Gehoord het Huis voor klokkenluiders;

besluit

ARTIKEL I

Artikel 2, tweede lid, van het Instellingsbesluit commissie incompatibiliteiten Huis voor klokkenluiders, komt te luiden:

De commissie heeft tot taak:

  • a. de minister een advies te geven over het aanvaarden of vervullen door een kandidaat-voorzitter of een kandidaat-lid van het Huis van nevenfuncties met het oog op een goede vervulling van hun voorziene functie in het bestuur van het Huis of de handhaving van hun onafhankelijkheid of van het vertrouwen daarin;

  • b. zittende leden van het Huis een bindend advies te geven over het aanvaarden van nevenfuncties met het oog op een goede vervulling van hun functie in het bestuur van het Huis of de handhaving van hun onafhankelijkheid of van het vertrouwen daarin – een afschrift van dit advies wordt onverwijld aan de minister ter beschikking gesteld.

De artikelen 4 en 5 van het Instellingsbesluit commissie incompatibiliteiten Huis voor klokkenluiders komen te luiden:

Artikel 4 Benoeming

  • 1. Met ingang van 1 november 2022 worden tot leden van de commissie benoemd:

    • a. de heer J.G. Pot, tevens voorzitter;

    • b. mevrouw D.J.M. Corbey;

    • c. de heer T. Koklu; en

    • d. mevrouw W. Slingerland.

  • 2. De leden worden benoemd voor de duur van vier jaar.

Artikel 5 Vergoeding

  • 1. Aan de leden van de commissie wordt, met uitzondering van de voorzitter, een vergoeding per vergadering toegekend ter hoogte van 3% van het maximum van salarisschaal 18 conform de laatstelijk afgesloten CAO Rijk.

  • 2. Het lid dat optreedt als voorzitter van de commissie ontvangt een vergoeding per vergadering van 130% van de vergoeding, bedoeld in het eerste lid.

ARTIKEL II

Dit besluit treedt in werking met ingang van de dag na de datum van uitgifte van de Staatscourant waarin het wordt geplaatst.

Dit besluit zal met de toelichting in de Staatscourant worden geplaatst.

De Minister van Binnenlandse Zaken en Koninkrijksrelaties, H.G.J. Bruins Slot

TOELICHTING

Artikel 2, tweede lid, onderdeel b van het Instellingsbesluit commissie incompatibiliteiten Huis voor klokkenluiders wordt gewijzigd, in die zin dat wordt verduidelijkt dat de commissie zowel positieve als negatieve adviezen uitbrengt èn dat -ongeacht de inhoud van het advies – het advies (onderdeel a) aan de minister wordt afgegeven dan wel (onderdeel b) een afschrift van dit advies onverwijld aan de minister ter beschikking wordt gesteld.

Artikel 4 van het Instellingsbesluit commissie incompatibiliteiten Huis voor klokkenluiders wordt gewijzigd vanwege de benoeming van vier nieuwe leden van de commissie incompatibiliteiten Huis voor klokkenluiders (hierna: de commissie).
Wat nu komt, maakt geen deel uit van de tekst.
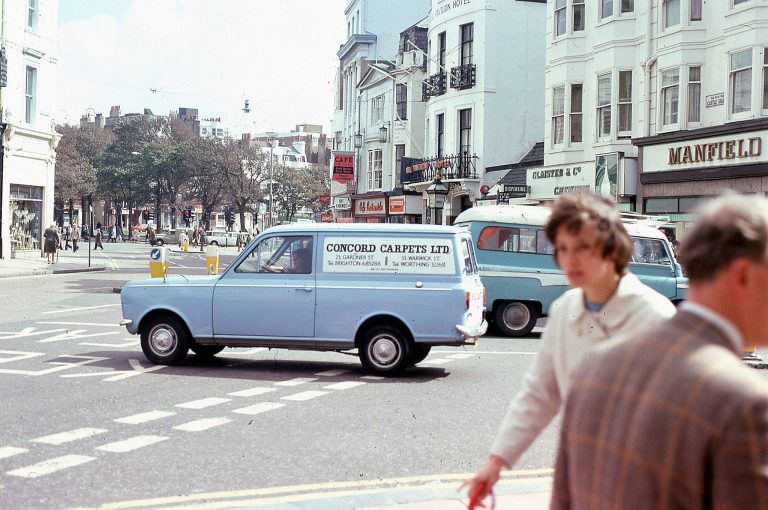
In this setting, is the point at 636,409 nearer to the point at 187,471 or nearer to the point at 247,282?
the point at 187,471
De benoemingstermijn van de huidige vier leden van de commissie is, na een periode van vier jaar en een herbenoemingstermijn van twee jaar, op 1 juli 2022 verlopen. De huidige leden van de commissie hebben hun taak sinds de instelling van de commissie op 1 juli 2016 vervuld en hebben aangegeven deze werkzaamheden te willen beëindigen.
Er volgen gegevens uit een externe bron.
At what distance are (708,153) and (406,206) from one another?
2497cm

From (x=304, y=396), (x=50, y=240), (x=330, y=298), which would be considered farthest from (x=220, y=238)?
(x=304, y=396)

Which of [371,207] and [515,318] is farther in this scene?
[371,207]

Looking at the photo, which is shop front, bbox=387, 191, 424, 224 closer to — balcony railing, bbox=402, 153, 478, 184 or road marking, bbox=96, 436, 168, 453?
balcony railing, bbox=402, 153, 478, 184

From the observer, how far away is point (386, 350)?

Daarnaast wordt artikel 5 van dit besluit gewijzigd, omdat aan de nieuwe leden wel een vergoeding als bedoeld in artikel 2, eerste lid, van de Wet vergoedingen adviescolleges en commissies, wordt toegekend. De huidige leden hebben eerder afgezien van een vergoeding.

De in artikel 5 bedoelde vergoeding per vergadering bedraagt per 1 juli 2022:

  • Voor de voorzitter: € 411,58;

  • Voor de overige leden: € 316,60.

Per 1 april 2023 bedraagt de in artikel 5 bedoelde vergoeding per vergadering:

  • Voor de voorzitter: € 423,93;

  • Voor de overige leden: € 326,10.

Per 1 januari 2024 bedraagt de in artikel 5 bedoelde vergoeding per vergadering:

  • Voor de voorzitter: € 430,29;

  • Voor de overige leden: € 330,99.

De leden van de commissie, met inbegrip van de voorzitter, ontvangen hiernaast een vergoeding van reis- en verblijfskosten conform de laatstelijk afgesloten CAO Rijk, zie www.caorijk.nl. Dit vloeit voort uit artikel 2, tweede lid, van de Wet vergoedingen adviescolleges en commissies.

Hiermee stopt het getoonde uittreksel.